Het west-end toont op het grondplan van buiten een rijzig, vooruitspringend op kolommen gedragen centraal-voorportaal tusschen de twee zij-torens, aan de havenzijde, dat eene dubbele deur overwelft.
Dit grootsche portaal dient der nuttigheid en der schoonheid; der nuttigheid omdat het een droogen en gemakkelijken toegang tot de kerk verschaft; en dient der schoonheid voor kunstzin en zieleheil daar het tot beschutting verstrekt voor den eereboog der patrones, de Heilige Barbara. Drie treden geven toegang tot de dubbele deur. De deuren zijn gescheiden door een poortstijl, en deze is verrijkt met het beeld van Maria, zij draagt het Goddelijk Kind op hare armen. Ook dit beeld wordt dus beschut door het portaal.

Deel van een gegevensbestand
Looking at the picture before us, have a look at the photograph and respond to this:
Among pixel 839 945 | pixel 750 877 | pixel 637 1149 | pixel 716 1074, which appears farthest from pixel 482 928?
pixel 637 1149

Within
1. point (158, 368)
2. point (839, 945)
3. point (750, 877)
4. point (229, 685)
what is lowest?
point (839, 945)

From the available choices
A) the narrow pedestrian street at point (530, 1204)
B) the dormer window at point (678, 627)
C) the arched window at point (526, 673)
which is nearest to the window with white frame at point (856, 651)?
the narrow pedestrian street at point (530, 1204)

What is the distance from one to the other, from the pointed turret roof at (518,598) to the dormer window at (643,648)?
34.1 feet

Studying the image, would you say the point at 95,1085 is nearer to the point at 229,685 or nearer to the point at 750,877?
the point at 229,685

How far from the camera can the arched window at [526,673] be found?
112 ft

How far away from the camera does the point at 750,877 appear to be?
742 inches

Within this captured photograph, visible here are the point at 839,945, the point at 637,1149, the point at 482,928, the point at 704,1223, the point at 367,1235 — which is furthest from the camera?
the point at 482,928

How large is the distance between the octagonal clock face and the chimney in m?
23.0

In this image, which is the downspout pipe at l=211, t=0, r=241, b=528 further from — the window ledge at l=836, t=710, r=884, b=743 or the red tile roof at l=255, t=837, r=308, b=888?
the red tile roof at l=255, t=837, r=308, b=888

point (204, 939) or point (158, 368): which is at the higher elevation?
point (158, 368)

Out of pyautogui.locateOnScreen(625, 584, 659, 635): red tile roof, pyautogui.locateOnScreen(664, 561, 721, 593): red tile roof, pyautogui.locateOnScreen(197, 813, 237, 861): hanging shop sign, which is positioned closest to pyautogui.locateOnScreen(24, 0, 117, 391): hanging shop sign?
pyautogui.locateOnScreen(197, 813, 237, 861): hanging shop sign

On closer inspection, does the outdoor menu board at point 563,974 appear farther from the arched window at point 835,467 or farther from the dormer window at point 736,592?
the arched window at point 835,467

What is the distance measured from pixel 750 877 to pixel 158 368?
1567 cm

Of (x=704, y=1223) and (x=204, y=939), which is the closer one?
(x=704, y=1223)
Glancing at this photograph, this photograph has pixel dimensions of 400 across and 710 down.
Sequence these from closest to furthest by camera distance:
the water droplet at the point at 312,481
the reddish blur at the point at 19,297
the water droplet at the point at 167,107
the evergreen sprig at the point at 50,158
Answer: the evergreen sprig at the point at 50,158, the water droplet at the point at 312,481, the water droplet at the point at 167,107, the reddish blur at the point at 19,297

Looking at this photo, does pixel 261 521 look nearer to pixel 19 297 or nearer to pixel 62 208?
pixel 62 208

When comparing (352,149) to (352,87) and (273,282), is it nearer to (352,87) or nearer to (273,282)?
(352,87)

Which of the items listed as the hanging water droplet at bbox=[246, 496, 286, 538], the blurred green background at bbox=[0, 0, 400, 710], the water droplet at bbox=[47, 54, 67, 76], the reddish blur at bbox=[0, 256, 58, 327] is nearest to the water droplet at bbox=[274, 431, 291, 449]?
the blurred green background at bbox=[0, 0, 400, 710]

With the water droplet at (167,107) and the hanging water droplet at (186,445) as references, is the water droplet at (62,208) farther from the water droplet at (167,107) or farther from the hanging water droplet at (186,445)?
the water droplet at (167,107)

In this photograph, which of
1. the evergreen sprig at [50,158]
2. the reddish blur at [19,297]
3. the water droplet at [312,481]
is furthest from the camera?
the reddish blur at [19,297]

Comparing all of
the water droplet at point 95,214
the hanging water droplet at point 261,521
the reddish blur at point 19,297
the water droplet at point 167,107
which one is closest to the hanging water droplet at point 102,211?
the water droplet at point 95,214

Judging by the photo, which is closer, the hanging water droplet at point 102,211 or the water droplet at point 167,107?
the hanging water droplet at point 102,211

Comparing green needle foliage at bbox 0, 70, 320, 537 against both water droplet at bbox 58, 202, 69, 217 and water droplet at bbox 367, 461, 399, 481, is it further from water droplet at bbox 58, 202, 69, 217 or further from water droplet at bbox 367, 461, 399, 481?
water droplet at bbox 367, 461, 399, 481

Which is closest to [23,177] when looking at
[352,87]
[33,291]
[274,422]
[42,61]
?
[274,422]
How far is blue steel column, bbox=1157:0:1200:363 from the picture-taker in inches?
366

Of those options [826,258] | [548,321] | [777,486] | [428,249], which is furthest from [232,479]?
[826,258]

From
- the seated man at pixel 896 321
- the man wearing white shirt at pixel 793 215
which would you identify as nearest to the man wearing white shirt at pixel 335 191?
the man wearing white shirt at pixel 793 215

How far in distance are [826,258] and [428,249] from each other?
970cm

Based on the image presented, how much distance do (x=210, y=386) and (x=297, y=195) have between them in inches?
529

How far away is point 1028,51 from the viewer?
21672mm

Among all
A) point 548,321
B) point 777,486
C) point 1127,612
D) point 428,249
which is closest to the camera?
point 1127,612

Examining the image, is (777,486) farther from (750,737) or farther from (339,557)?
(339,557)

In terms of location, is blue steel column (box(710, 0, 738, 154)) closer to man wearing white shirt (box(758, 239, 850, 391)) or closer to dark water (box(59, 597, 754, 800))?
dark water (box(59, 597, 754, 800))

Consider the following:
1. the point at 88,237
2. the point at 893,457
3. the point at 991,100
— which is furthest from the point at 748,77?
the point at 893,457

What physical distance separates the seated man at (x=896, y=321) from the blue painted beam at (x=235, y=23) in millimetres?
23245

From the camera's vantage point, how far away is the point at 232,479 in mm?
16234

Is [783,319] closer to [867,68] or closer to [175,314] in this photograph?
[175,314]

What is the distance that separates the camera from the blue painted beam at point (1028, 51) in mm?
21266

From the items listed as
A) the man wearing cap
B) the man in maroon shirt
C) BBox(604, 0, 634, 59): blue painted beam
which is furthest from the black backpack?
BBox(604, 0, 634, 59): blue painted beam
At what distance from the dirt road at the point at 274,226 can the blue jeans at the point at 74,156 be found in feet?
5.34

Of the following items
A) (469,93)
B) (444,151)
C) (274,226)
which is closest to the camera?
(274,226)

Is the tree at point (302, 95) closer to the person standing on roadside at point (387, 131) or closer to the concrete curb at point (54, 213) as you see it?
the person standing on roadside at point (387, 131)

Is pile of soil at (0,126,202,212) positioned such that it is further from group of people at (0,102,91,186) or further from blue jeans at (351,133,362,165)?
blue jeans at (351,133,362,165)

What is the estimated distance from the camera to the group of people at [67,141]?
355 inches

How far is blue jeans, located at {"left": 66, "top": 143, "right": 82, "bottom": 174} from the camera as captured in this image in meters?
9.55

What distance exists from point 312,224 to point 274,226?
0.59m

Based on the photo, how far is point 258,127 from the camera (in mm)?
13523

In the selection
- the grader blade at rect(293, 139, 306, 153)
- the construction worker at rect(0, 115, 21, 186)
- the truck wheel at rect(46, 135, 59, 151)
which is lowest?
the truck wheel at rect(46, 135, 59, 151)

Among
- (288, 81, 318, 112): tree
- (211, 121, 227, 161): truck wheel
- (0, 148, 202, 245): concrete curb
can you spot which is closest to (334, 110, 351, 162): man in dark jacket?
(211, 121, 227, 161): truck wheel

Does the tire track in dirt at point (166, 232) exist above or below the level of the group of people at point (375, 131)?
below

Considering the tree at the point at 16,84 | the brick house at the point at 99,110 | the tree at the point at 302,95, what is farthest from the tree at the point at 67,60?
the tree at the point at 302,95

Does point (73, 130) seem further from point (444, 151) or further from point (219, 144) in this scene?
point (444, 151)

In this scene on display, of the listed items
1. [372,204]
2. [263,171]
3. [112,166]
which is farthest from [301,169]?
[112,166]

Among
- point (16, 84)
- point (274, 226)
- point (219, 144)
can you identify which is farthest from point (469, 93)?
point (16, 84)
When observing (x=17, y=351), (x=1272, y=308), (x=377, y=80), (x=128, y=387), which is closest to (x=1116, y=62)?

## Opdrachten
1) Geef bij elk van de volgende beweringen aan of ze overeenkomt met het bronfragment, en citeer de woorden die de doorslag geven. (a) Het portaal bevindt zich aan de havenzijde. (b) De deuren worden van elkaar gescheiden door een beeld van de Heilige Barbara. (c) Drie treden leiden naar de dubbele deur.
2) Noem de patrones van de kerk zoals het bronfragment haar vermeldt.
De gegevens zijn afkomstig uit een andere bron.

## Uitgewerkte opdrachten
1)
(a) Ja: "aan de havenzijde, dat eene dubbele deur overwelft."
(b) Nee: "De deuren zijn gescheiden door een poortstijl, en deze is verrijkt met het beeld van Maria"
(c) Ja: "Drie treden geven toegang tot de dubbele deur."

2) De Heilige Barbara.